Background and Objective Standard piperacillin–tazobactam (P-T) dosing may be suboptimal in obesity, but high-dose regimens have not been studied. We prospectively evaluated the pharmacokinetics and pharmacodynamics of standard- and high-dose P-T in obese adult inpatients. Methods Those receiving standard-dose P-T with BMI ≥ 30 kg/m 2 weighing 105–139 kg or ≥ 140 kg were given up to 6.75 g or 9 g every 6 h, respectively. Patients were monitored closely for safety. Elimination phase blood samples were drawn for 28 patients on standard and high doses to calculate the pharmacokinetic values using a one-compartment model.
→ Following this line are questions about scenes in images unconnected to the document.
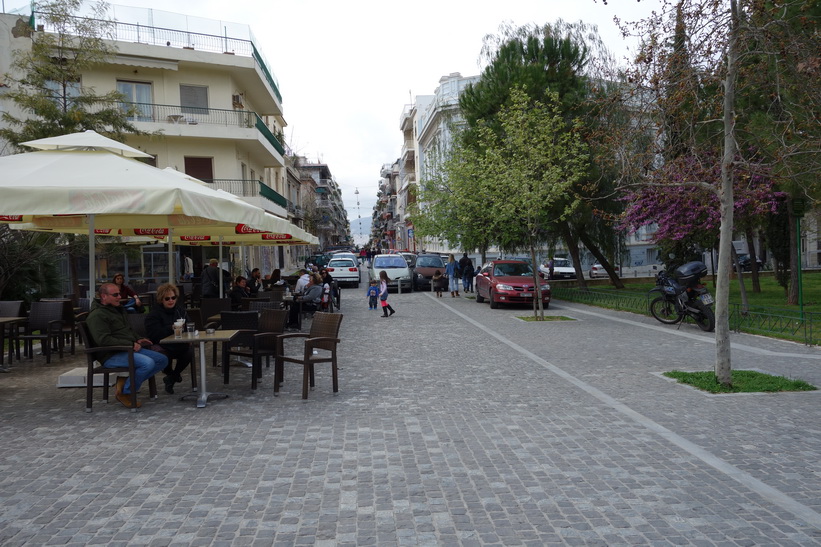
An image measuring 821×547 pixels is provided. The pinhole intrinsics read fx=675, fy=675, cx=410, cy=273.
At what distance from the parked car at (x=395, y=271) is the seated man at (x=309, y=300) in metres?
14.3

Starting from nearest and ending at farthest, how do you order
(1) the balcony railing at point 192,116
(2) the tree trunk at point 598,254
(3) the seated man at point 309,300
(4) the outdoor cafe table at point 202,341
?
(4) the outdoor cafe table at point 202,341 → (3) the seated man at point 309,300 → (2) the tree trunk at point 598,254 → (1) the balcony railing at point 192,116

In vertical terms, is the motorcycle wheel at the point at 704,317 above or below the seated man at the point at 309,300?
below

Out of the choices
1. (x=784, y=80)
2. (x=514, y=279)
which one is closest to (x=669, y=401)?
(x=784, y=80)

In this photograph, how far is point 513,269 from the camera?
23500mm

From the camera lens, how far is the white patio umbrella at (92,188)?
23.5ft

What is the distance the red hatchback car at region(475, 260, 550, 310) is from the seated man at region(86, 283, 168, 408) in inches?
563

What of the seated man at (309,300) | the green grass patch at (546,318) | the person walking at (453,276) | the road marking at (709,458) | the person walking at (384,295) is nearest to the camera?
the road marking at (709,458)

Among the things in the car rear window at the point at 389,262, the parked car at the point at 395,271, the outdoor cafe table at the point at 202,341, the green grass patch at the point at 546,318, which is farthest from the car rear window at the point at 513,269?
the outdoor cafe table at the point at 202,341

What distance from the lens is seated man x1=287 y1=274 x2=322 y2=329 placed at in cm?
1555

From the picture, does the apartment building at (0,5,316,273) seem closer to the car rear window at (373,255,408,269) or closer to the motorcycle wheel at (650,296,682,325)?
the car rear window at (373,255,408,269)

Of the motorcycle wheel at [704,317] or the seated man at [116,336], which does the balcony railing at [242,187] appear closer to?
the motorcycle wheel at [704,317]

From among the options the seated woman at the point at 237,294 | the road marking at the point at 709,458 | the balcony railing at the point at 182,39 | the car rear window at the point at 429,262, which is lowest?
the road marking at the point at 709,458

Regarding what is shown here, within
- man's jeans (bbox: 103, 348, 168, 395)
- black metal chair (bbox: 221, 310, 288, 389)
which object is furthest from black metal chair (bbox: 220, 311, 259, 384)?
man's jeans (bbox: 103, 348, 168, 395)

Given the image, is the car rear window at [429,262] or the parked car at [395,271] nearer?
the parked car at [395,271]
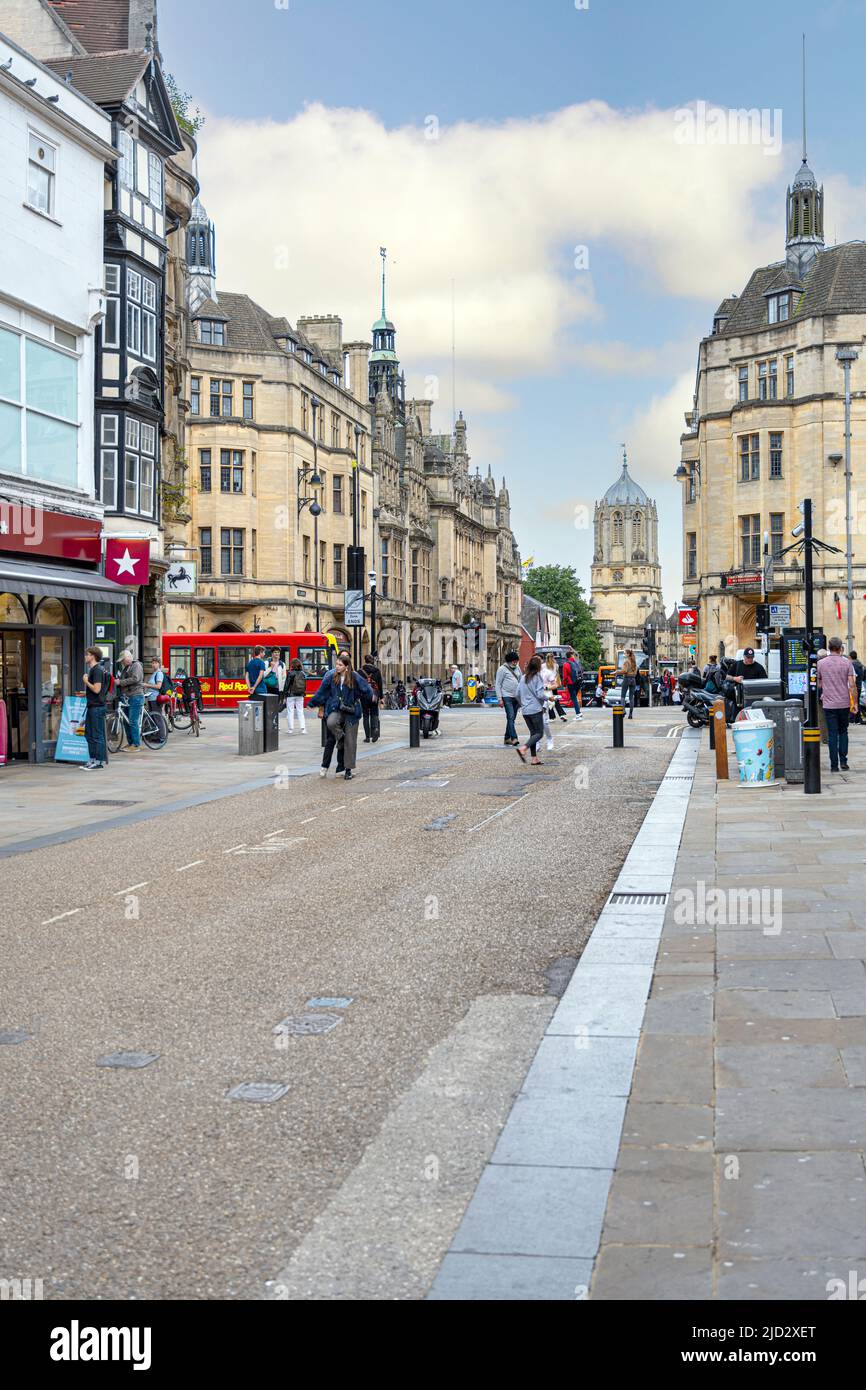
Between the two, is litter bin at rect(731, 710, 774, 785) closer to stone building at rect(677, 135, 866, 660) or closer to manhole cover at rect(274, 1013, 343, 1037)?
manhole cover at rect(274, 1013, 343, 1037)

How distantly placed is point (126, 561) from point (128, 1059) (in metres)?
20.0

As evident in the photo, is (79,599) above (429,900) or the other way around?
above

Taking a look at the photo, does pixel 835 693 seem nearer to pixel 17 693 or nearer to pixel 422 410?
pixel 17 693

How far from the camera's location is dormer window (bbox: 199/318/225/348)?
56594mm

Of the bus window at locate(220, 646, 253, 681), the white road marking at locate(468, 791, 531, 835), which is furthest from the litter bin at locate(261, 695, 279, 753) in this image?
the bus window at locate(220, 646, 253, 681)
The likelihood of pharmacodynamic target attainment (100% f T > 16/4 mg/L) on various P-T regimens was calculated using each patient’s own pharmacokinetic values. Results Piperacillin and tazobactam half-lives ranged from 0.5–10.6 to 0.9–15.0 h, while volumes of distribution ranged from 13.6–54.8 to 11.5–60.1 L, respectively. Predicted dose requirements for target attainment ranged from 2.25 g every 6 h in hemodialysis patients to a 27 g/24-h continuous infusion in a patient with a short P-T half-life. An amount of 4.5 g every 6 h would have met the target for only 1/12 (8%) patients with creatinine clearance ≥ 80 mL/min and 13/28 (46%) for all enrolled patients. One patient (3%) experienced an adverse event deemed probably related to high-dose P-T. Conclusion Some patients required high P-T doses for target attainment, but dosing requirements were highly variable. Doses up to 6.75 g or 9 g every 6 h may be tolerable; however, studies are needed to see if high dosing, prolonged infusions, or real-time therapeutic drug monitoring improves outcomes in obese patients. Clinical trial registration (clinicaltrials.gov) NCT01923363.